■ Text
···

Can I use AI to distribute copyrighted material?

AI ends up storing the source material in a compress format, but stores it. Just like a JPEG is compressed, this is a different compression algorithm. If I run a server with MP3s I would be shut down for serving copyrighted material. I would not be able to argue that because it was compressed it was transformative. An AI server provides interpolative representation of the source material, but they by definition are serving all of the source material.

Anonymous Coward says:

Re:

If AI was storing compressed version it would be useless at creating novel images. What it is capable of is generating images similar to collections of images it has seen. For example it does not need to store any specific cat image or garden image to generate an image of a cat in the a garden, or too much searching of cat images to find a similar image to the one it produce. However finding a similar image does not mean that image was in its training set, or extracted from its database by decompressing some of the data.

Anonymous Coward says:

Re:

AI ends up storing the source material in a compress format, but stores it.

Wrong. It effectively stores a hash of the context of the source material. When a query is presented, the context thereof is determined, a hash is generated, and that is what is matched in the database of hashes. Reconstituting a basic context from those hashes is relatively easy, and thence the generation of a reply to the original query.

If the AI is merely a very sophisticated controller of some kind, then it’s nothing more than decision-making look-up table, albeit on steroids. Adding voice capability to ask a ‘higher authority’ (a human) for permission to do X, or for clarification, or whatever, that’s not intelligence of any kind, that’s simply getting fancy where a console (screen and keyboard) could’ve done the job.

Putting it bluntly, we’re going to find that underneath the hood, AI will do nothing more than imitate a human’s decision making process, i.e. “if-then-else” (or case, or switch, or loop-while, or… etc.). Originality and creativity are yet to come. See Asimov’s The Bicentennial Man for a better explanation than I can provide as to why that is true (so far).

Mike Masnick (profile) says:

Re:

AI ends up storing the source material in a compress format, but stores it. Just like a JPEG is compressed, this is a different compression algorithm. If I run a server with MP3s I would be shut down for serving copyrighted material.

Search engines store full copies of the pages they index, and that has been found to be fair use, as they are used in transformative ways.

So even if it were true that AI stores source material (which… is not actually how it works), it would still be fair use for the same reasons as search engine archival copies.

···

Spatial grounding data:

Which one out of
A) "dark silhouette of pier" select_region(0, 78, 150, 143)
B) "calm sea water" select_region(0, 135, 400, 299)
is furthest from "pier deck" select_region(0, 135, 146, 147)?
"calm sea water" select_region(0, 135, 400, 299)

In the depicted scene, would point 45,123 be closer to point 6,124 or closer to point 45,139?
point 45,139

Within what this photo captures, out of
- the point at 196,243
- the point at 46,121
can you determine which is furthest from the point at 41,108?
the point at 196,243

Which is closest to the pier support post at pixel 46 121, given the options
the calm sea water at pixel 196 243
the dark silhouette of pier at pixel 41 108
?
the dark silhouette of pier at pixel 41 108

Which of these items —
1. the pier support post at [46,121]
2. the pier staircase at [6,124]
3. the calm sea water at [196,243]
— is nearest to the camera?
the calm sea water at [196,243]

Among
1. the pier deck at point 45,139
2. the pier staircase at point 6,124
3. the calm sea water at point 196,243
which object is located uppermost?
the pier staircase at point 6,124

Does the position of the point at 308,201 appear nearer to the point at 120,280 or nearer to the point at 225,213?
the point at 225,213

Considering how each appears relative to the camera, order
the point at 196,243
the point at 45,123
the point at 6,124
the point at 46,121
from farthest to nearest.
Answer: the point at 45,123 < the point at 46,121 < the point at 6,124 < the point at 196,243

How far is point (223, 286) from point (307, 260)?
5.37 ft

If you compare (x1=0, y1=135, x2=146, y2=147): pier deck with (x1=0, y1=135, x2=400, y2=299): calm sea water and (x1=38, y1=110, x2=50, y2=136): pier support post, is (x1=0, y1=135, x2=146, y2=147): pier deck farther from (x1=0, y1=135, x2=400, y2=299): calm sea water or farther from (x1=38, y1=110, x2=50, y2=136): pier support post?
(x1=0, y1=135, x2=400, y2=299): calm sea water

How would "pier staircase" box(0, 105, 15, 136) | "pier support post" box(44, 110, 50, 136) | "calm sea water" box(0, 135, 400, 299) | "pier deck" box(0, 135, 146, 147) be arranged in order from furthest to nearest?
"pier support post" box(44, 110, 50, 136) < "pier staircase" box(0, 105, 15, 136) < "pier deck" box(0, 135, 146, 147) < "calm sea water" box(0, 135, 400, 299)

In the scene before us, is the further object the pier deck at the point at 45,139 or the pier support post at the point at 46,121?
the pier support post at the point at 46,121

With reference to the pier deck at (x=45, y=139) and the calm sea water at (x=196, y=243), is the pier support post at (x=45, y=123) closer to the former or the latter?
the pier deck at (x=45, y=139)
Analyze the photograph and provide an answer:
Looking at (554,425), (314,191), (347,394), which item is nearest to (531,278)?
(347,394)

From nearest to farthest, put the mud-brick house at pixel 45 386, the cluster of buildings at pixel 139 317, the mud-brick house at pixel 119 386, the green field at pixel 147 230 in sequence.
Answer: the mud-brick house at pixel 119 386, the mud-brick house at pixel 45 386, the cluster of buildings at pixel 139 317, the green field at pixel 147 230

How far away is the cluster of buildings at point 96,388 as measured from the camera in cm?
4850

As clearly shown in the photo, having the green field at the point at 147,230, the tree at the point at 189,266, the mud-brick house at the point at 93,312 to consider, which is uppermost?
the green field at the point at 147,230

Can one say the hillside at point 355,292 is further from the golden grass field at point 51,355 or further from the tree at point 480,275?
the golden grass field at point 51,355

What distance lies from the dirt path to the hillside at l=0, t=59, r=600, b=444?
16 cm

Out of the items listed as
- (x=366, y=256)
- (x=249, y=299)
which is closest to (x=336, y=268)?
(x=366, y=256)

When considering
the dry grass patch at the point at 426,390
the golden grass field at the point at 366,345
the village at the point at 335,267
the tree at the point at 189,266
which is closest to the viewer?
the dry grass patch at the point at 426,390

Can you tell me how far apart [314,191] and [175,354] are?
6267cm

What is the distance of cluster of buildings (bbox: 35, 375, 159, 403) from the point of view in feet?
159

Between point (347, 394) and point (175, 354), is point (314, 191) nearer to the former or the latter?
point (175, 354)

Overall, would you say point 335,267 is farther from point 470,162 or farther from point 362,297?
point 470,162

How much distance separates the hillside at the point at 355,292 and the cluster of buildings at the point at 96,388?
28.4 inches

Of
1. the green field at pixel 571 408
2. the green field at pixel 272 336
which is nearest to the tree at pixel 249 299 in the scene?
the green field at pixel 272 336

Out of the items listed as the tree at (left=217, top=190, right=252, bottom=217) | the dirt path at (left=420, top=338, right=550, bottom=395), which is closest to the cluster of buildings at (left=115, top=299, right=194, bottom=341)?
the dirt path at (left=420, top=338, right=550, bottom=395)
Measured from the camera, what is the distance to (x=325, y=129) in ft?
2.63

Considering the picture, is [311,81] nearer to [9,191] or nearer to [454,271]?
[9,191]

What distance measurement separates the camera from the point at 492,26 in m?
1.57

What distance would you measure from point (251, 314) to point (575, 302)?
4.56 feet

···

■ What you will do
In the comment thread, what reason does Mike Masnick give for search engines' storage of full copies of the pages they index being found to be fair use?

■ Answer space
The copies are used in transformative ways.